Кардель подвинул ему сначала одно письмо, потом другое.
— Вот ее прощальное письмо к Сесилу. А это письмо уездного пастора. Он сообщает о похоронах и выражает свои соболезнования. Мало того — она написала прощальное письмо. Она покончила с собой, Эмиль. Она спрятала вас в дом для умалишенных, чтобы слухи о сумасшествии в роду не достигли ушей ее жениха.
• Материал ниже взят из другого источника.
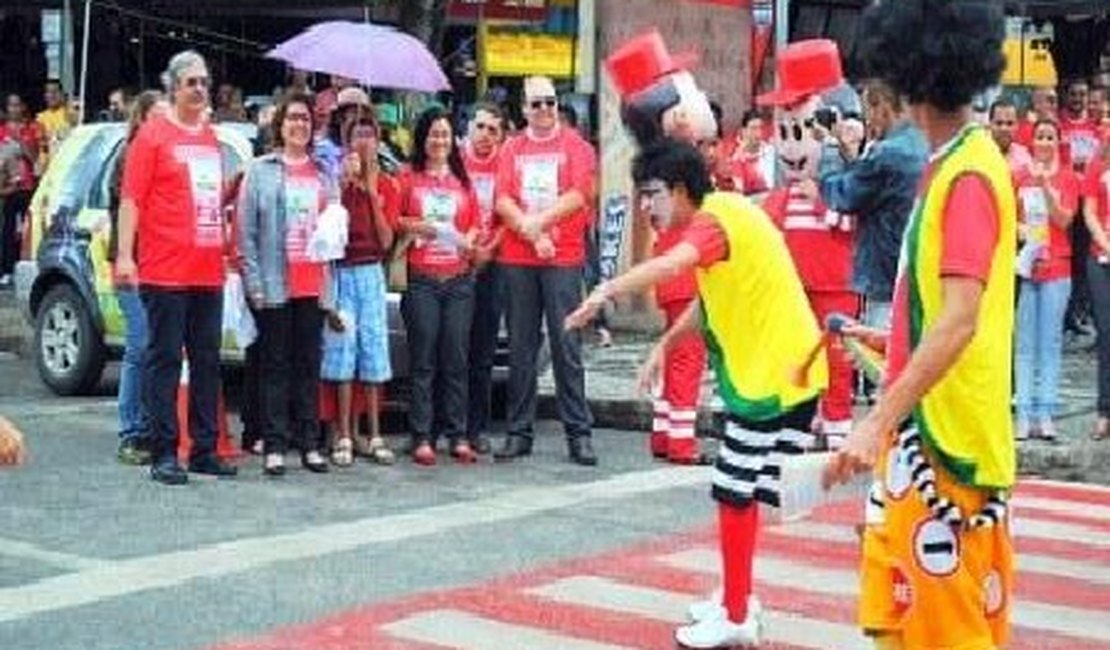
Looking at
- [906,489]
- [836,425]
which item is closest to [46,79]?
[836,425]

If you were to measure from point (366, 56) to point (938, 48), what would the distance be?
27.6 feet

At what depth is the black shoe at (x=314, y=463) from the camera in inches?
431

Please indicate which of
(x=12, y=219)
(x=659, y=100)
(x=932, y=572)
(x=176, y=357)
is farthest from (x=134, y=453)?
(x=12, y=219)

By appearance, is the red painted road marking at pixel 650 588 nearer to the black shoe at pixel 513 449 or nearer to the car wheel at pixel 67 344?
the black shoe at pixel 513 449

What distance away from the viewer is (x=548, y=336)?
37.6 ft

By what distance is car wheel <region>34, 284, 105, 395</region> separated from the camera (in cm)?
1363

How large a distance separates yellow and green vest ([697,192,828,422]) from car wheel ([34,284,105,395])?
288 inches

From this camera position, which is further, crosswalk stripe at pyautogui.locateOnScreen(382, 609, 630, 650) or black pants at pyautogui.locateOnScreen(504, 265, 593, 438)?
black pants at pyautogui.locateOnScreen(504, 265, 593, 438)

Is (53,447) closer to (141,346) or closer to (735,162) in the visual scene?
(141,346)

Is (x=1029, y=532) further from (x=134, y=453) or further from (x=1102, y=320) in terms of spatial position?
(x=134, y=453)

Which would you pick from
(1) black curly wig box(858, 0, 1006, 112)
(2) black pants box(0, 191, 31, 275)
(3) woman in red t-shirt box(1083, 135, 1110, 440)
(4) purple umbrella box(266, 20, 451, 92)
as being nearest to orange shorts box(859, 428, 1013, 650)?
(1) black curly wig box(858, 0, 1006, 112)

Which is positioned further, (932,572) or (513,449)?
(513,449)

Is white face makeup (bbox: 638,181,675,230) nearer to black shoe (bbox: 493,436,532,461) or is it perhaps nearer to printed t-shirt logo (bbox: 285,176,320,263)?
printed t-shirt logo (bbox: 285,176,320,263)

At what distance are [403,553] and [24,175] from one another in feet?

Ее это мучило страшно, а когда она начала замечать и у себя те же признаки, отравилась, пока помутнение разума не помешало донести склянку с ядом до рта.
Эмиль встрепенулся.
— Ж-жан Мишель… — заикаясь, произнес он. — Что вы такое говорите… Она же только что была тут… десять минут назад! Сейчас вернется! Сама сказала — пройдусь минут десять, приведу в порядок мысли и вернусь.
— Пастор пишет… вот что он пишет: она насыпала в вино столько лютикового яда, что кожа была совершенно серой и в трещинах. Вы говорите, что встречались на Корабельной набережной — посоветоваться, подумать вместе? Исак Блум видел вас там не раз… и не только Блум. Вы были в одиночестве, шли и разговаривали сами с собой. Очнитесь, Эмиль! Вы ее нафантазировали, вашу сестру…
— Вы сошли с ума!
— Нет… не я.
Эмиль Винге подошел к столу и принялся лихорадочно перечитывать письмо. Он читал и читал, даже посмотрел на просвет. Отложил бумагу, и лицо его исказилось такой болью, что Карделю стало страшно.
— Она попросила прощения… сказала, что любит меня…
В последнем письме Сесилу не было ни слова раскаяния, ни слова о возможном примирении с Эмилем. «Обнаружила у себя те же признаки умопомрачения, что и у брата, причем все более явные, — с яростью и отчаянием писала Хедвиг. — Голоса в тишине. Голоса, которые никто, кроме меня, не слышит. Голоса давно умерших людей».
В ее горьких фразах не было ни капли сочувствия к людям, пораженным душевной болезнью, — только страх примкнуть к этому обществу отверженных. И решимость избежать такой судьбы даже ценой собственной жизни.